34 thoughts on “Fact This For A Game Of Soldiers

  1. Turd Ferguson

    I think it’s disgusting that people are laughing at this autistic guy. Who actually watches these things?

      1. Bobby

        I assume 13000 of those are the same fake accounts that appear to support him on Broadsheet.

        Seriously Broadsheet, how about supporting actual Irish talent? You’re heading down the RTE canteen route with outsiders not accepted.

  2. Anomanomanom

    That’s the first time iv watched one of his videos. Is it meant to funny. That was the biggest load of F#@ping poo iv seen on here. Who at BS is related to him? No other way he could get posted as much.

    1. Hank

      They’re always posted by Bodger – he fills his evenings by donning a leather jacket and succeeding at being consistently unfunny.

    2. rory

      That repeated complaint is more annoying than LJG, imo. The whole ‘this is shite, he must be related to someone in BS, etc.’
      It seems to be the first reaction from people who haven’t seen this before. Like some kind of deep seeded primordial response that is present in all humans. I guess it can’t be helped.

      1. rotide

        I dunno, that thought didn’t occur to me untill we were well into month 2 of this journey. All other concievable reasons had evaporated like LJG’s spittle on a glass by then

  3. rory

    RE: The whole ‘the Irish are impervious to psychoanalysis’ thing.
    Freud never said that about the Irish. A screenwriter called William Monahan made it up. For his script for The Departed.

    1. Caroline

      Yikes. Leather Jacket Guy real name Max Byrne’s fact checker is surely in for a rage-fuelled, drunken bottling when he finds out a gaffe of this size slipped through!

  4. rory

    Point number 3 in the video reminds me of the tragic extinct slave dogs known as the Vernapator Cur. Said breed of dog was used as a kitchen utensil:

    http://www.npr.org/sections/thesalt/2014/05/13/311127237/turnspit-dogs-the-rise-and-fall-of-the-vernepator-cur

    “The turnspit dog was once an essential part of every large kitchen in Britain. Bred to run in a wheel that turned a roasting spit, the small but strong dogs ensured that the meat cooked evenly.”

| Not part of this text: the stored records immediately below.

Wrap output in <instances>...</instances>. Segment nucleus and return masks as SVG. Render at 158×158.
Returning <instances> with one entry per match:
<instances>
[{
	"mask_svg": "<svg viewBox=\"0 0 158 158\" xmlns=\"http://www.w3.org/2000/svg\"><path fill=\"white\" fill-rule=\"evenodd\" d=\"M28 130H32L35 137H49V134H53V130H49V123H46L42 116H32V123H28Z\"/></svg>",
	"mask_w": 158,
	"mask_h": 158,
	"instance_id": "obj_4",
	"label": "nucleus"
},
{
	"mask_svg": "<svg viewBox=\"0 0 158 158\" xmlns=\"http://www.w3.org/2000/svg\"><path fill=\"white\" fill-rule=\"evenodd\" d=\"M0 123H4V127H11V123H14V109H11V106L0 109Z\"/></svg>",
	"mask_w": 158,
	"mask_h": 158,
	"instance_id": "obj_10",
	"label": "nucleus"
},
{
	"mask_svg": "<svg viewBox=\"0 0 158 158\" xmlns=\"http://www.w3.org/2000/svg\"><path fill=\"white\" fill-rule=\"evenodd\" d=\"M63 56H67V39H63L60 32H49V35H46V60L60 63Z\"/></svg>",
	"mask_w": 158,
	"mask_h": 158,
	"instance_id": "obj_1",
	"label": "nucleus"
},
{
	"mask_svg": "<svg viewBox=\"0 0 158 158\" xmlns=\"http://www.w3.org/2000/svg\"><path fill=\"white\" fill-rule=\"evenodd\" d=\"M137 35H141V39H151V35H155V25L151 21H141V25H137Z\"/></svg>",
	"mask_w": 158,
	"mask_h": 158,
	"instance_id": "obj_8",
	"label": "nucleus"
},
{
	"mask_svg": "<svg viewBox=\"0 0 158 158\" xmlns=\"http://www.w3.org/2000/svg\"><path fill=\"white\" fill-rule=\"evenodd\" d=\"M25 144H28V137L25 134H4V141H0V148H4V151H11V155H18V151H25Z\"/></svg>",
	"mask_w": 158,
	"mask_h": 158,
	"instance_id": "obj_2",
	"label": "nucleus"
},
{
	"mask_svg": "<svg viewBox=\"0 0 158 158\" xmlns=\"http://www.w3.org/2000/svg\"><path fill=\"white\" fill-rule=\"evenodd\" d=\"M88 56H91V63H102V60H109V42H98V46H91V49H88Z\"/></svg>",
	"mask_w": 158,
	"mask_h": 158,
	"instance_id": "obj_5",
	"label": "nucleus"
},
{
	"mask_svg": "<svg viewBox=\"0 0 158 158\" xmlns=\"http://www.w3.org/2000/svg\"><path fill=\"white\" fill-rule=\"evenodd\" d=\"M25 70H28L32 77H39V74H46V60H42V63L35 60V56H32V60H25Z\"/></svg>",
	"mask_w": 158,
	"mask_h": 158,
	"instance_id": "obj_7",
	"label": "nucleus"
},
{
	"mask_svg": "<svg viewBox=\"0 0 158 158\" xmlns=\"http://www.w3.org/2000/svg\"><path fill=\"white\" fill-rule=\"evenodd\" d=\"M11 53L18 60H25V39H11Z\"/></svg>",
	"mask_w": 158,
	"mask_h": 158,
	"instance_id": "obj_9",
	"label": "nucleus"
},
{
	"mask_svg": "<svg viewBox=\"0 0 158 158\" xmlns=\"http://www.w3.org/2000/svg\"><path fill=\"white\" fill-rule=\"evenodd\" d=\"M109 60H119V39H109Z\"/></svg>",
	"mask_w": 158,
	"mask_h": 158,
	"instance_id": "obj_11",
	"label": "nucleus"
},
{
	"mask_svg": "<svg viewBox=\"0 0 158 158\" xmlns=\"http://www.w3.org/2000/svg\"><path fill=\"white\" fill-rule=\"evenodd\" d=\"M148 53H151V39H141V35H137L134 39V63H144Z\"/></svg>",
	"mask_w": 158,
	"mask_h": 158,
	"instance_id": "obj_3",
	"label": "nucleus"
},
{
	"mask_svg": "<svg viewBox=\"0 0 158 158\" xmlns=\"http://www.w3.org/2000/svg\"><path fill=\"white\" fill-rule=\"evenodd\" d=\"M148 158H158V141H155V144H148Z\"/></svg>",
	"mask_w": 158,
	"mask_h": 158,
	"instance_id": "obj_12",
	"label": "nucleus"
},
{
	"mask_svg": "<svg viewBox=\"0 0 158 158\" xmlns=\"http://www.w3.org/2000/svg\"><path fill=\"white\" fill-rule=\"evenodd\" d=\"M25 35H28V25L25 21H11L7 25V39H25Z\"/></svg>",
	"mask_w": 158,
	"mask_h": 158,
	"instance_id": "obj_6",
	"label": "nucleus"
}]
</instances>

    Unfortunately, and rather brutally, these dogs became a victim of economics:

    In 1750 there were turnspits everywhere in Great Britain. But by 1850 they had become scarce, and by 1900 they had disappeared. The availability of cheap spit-turning machines, called clock jacks, brought about the demise of the turnspit dog.
    “It became a stigma of poverty to have a turnspit dog,” says author Bondeson. “They were ugly little dogs with a quite morose disposition, so nobody wanted to keep them as pets. The turnspit dogs became extinct.”

    1. rotide

      Rory, You reward will be great in the next life. Turning this turgid nonsense into a learning experience doesn’t deserve 73 virgins, I don’t know what does.

    2. Caroline

      That’s genuinely fascinating.

      But I’m sure the last thing Deliveroo wants on these Leather Jacket Guy posts is a harrowing reminder of the brutality of restaurant work in years gone by.